In brief, Mannhardt’s return to his old colours (1875-76) seems to have been made in a mood from which he again later passed away. But either modern school of mythology may cite him as an ally in one or other of his phases of opinion.
PHILOLOGY AND DEMETER ERINNYS
Mr. Max Muller on Demeter Erinnys.
Like Mannhardt, our author in his new treatise discusses the strange old Arcadian myth of the horse-Demeter Erinnys (ii. 537). He tells the unseemly tale, and asks why the Earth goddess became a mare? Then he gives the analogous myth from the Rig-Veda, {65} which, as it stands, is ‘quite unintelligible.’ But Yaska explains that Saranyu, daughter of Tvashtri, in the form of a mare, had twins by Vivasvat, in the shape of a stallion. Their offspring were the Asvins, who are more or less analogous in their helpful character to Castor and Pollux. Now, can it be by accident that Saranyu in the Veda is Erinnys in Greek? To this ‘equation,’ as we saw, Mannhardt demurred in 1877. Who was Saranyu? Yaska says ‘the Night;’ that was Yaska’s idea. Mr. Max Muller adds, ’I think he is right,’ and that Saranyu is ‘the grey dawn’ (ii. 541).

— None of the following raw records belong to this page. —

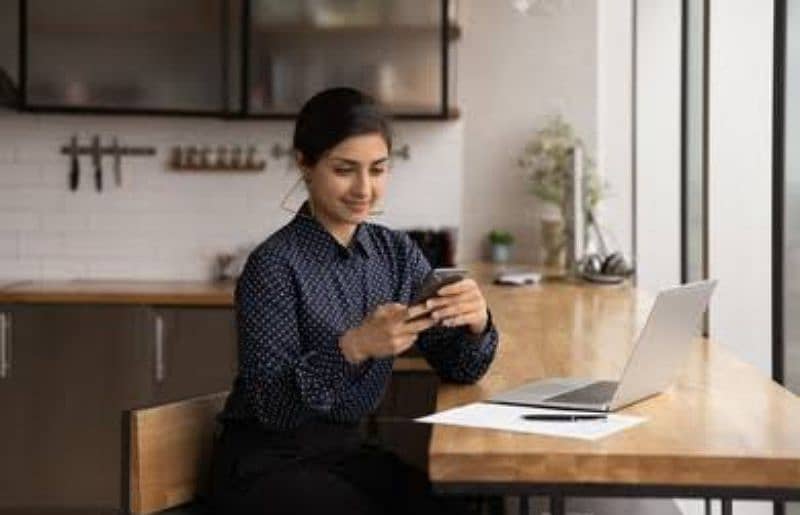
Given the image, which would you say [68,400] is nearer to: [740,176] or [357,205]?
[740,176]

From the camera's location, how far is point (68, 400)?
461 cm

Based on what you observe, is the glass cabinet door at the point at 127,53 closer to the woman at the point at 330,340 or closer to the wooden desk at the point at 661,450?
the woman at the point at 330,340

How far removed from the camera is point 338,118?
7.16ft

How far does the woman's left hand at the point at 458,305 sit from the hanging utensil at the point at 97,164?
10.8 ft

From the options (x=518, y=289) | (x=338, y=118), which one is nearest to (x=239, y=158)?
(x=518, y=289)

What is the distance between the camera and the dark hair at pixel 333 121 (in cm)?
218

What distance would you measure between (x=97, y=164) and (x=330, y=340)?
3.25 metres

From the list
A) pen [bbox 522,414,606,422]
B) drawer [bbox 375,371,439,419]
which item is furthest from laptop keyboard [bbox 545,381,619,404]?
drawer [bbox 375,371,439,419]

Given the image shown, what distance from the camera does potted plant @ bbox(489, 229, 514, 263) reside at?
5.16 m

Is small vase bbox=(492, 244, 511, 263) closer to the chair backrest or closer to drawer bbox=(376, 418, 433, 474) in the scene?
drawer bbox=(376, 418, 433, 474)

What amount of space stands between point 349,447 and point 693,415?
616 mm

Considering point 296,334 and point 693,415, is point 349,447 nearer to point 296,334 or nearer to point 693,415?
point 296,334

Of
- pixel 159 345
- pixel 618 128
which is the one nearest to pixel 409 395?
pixel 159 345

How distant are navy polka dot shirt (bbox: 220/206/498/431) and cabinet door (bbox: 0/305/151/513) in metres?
2.39
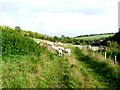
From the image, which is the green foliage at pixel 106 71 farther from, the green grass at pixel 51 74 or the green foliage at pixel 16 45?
the green foliage at pixel 16 45

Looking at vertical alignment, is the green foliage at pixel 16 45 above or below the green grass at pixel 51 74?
above

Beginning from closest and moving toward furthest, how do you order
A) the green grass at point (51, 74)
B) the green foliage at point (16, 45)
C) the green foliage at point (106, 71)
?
1. the green grass at point (51, 74)
2. the green foliage at point (106, 71)
3. the green foliage at point (16, 45)

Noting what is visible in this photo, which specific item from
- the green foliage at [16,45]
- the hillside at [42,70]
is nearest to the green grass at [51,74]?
the hillside at [42,70]

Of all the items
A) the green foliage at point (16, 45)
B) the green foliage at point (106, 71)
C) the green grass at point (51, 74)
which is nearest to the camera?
the green grass at point (51, 74)

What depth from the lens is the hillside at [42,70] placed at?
2062 centimetres

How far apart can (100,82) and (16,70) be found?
5337mm

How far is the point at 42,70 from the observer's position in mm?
24000

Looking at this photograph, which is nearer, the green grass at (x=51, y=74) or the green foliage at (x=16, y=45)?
the green grass at (x=51, y=74)

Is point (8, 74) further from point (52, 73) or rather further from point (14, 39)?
point (14, 39)

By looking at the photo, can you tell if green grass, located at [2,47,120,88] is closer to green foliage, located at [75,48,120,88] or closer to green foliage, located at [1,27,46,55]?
green foliage, located at [75,48,120,88]

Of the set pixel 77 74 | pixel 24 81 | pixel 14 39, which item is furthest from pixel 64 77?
pixel 14 39

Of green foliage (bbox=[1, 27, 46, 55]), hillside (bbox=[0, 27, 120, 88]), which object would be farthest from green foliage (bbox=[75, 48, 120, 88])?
green foliage (bbox=[1, 27, 46, 55])

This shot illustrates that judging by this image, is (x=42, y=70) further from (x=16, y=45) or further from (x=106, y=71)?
(x=106, y=71)

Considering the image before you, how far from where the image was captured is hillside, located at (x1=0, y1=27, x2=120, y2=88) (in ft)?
67.7
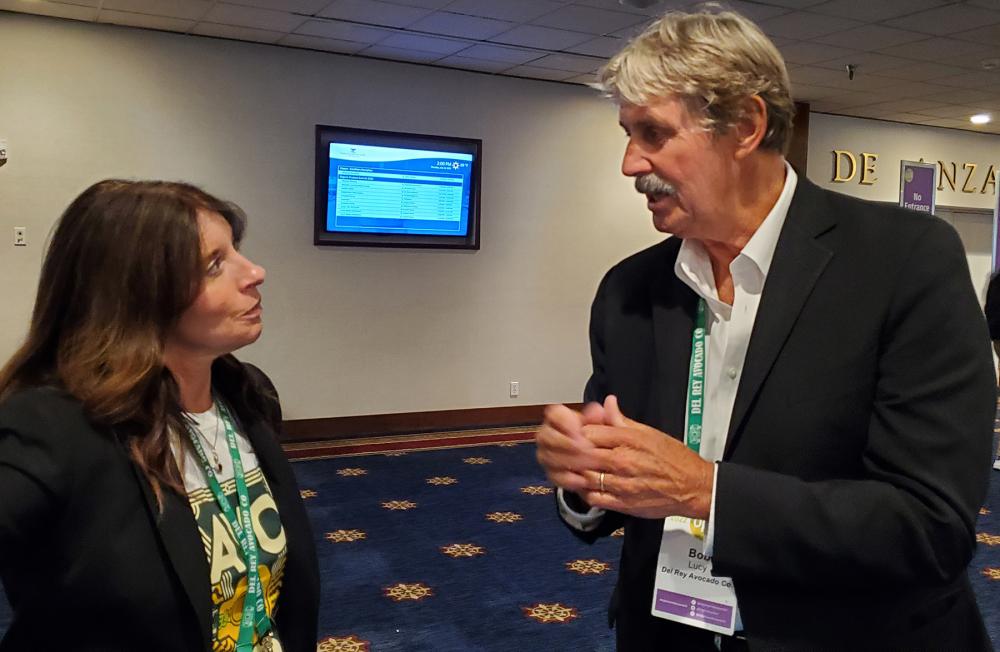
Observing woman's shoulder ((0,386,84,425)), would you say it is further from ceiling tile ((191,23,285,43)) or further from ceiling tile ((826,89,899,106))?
ceiling tile ((826,89,899,106))

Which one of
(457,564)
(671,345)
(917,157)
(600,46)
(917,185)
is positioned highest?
(600,46)

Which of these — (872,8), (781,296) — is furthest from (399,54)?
(781,296)

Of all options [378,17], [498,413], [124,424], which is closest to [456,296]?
[498,413]

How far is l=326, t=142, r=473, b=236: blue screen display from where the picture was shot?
707 cm

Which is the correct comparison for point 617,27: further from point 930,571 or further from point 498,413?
point 930,571

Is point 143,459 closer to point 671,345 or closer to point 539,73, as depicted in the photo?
point 671,345

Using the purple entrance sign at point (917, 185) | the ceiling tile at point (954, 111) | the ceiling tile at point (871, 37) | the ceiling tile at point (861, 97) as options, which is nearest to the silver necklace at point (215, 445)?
the ceiling tile at point (871, 37)

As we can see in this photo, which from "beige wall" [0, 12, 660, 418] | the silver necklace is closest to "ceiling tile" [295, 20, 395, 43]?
"beige wall" [0, 12, 660, 418]

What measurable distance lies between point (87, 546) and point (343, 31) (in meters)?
5.51

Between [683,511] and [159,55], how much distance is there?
6.35 metres

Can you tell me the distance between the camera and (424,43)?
21.6ft

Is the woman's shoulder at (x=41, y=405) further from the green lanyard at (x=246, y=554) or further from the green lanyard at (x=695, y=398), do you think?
the green lanyard at (x=695, y=398)

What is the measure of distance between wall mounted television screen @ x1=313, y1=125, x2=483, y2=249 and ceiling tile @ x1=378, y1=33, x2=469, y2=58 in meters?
0.78

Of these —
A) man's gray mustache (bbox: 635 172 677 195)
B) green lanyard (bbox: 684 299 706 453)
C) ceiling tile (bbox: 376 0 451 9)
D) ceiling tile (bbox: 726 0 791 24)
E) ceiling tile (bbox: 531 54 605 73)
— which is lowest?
green lanyard (bbox: 684 299 706 453)
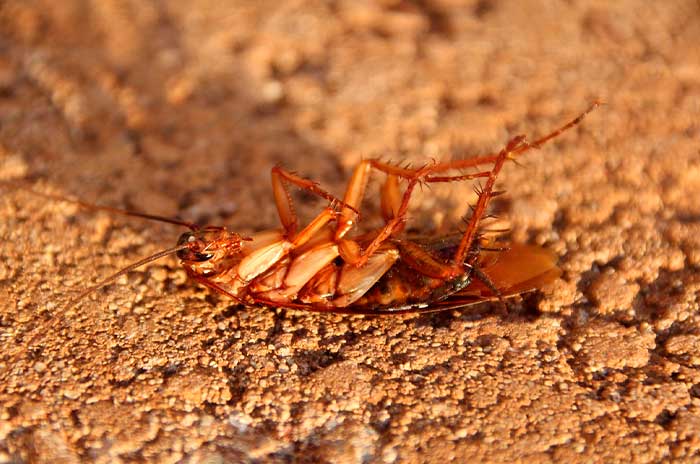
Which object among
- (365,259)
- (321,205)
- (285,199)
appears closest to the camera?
(365,259)

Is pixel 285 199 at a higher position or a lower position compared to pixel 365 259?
higher

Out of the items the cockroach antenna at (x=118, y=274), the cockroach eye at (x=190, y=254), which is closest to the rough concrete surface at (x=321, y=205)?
the cockroach antenna at (x=118, y=274)

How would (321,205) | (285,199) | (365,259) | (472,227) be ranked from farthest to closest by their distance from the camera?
(321,205), (285,199), (365,259), (472,227)

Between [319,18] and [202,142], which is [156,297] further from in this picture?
[319,18]

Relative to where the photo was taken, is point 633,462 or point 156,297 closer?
point 633,462

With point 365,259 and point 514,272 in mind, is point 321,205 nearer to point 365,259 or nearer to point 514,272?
point 365,259

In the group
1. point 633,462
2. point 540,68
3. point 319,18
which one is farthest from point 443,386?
point 319,18

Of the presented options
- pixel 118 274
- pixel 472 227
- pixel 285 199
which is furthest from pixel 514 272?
pixel 118 274
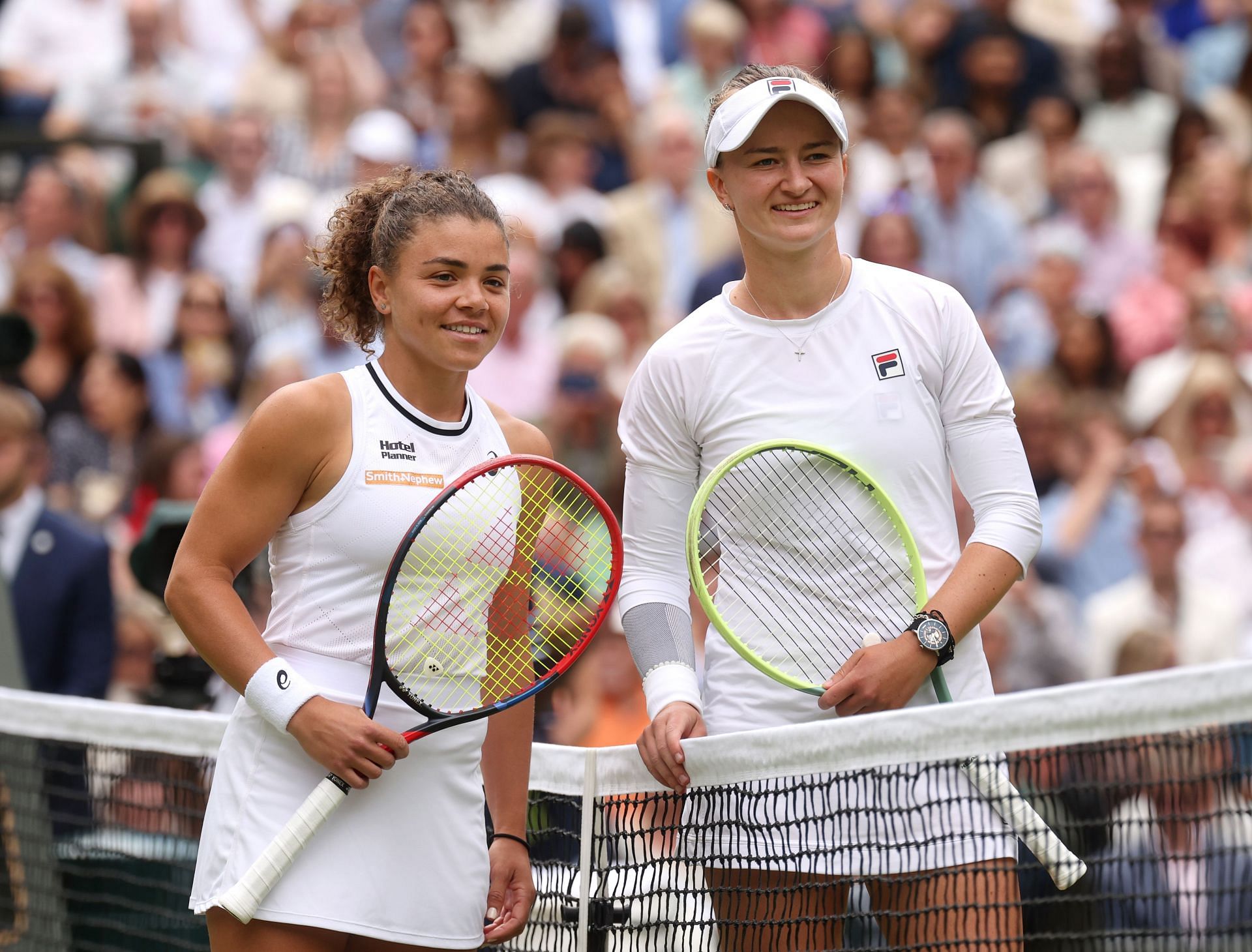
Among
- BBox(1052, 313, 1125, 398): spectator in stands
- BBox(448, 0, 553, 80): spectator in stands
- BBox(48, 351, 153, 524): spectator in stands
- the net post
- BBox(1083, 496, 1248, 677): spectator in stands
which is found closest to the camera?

‘But,’ the bewildered reader exclaims, ’Dawn is one thing and Night is quite another.’ So Yaska himself was intelligent enough to observe, ‘Night is the wife of Aditya; she vanishes at sunrise.’ However, Night in Mr. Max Muller’s system ‘has just got to be’ Dawn, a position proved thus: ’Yaska makes this clear by saying that the time of the Asvins, sons of Saranyu, is after midnight,’ but that ’when darkness prevails over light, that is Madhyama; when light prevails over darkness, that is Aditya,’ both being Asvins. They (the Asvins) are, in fact, darkness and light; and therefore, I understand, Saranyu, who is Night, and not an Asvin at all, is Dawn! To make this perfectly clear, remember that the husband of Saranyu, whom she leaves at sunrise, is—I give you three guesses—is the Sun! The Sun’s wife leaves the Sun at sunrise. {66} This is proved, for Aditya is Vivasvat=the Sun, and is the husband of Saranyu (ii. 541). These methods of proving Night to be Dawn, while the substitute for both in the bed of the Sun ’may have been meant for the gloaming’ (ii. 542), do seem to be geistvolle Spiele des Witzes, ingenious jeux d’esprit, as Mannhardt says, rather than logical arguments.
But we still do not know how the horse and mare came in, or why the statue of Demeter had a horse’s head. ’This seems simply to be due to the fact that, quite apart from this myth, the sun had, in India at least, often been conceived as a horse . . . . and the dawn had been likened to a mare.’ But how does this explain the problem? The Vedic poets cited (ii. 542) either referred to the myth which we have to explain, or they used a poetical expression, knowing perfectly well what they meant. As long as they knew what they meant, they could not make an unseemly fable out of a poetical phrase. Not till after the meaning was forgotten could the myth arise. But the myth existed already in the Veda! And the unseemliness is precisely what we have to account for; that is our enigma.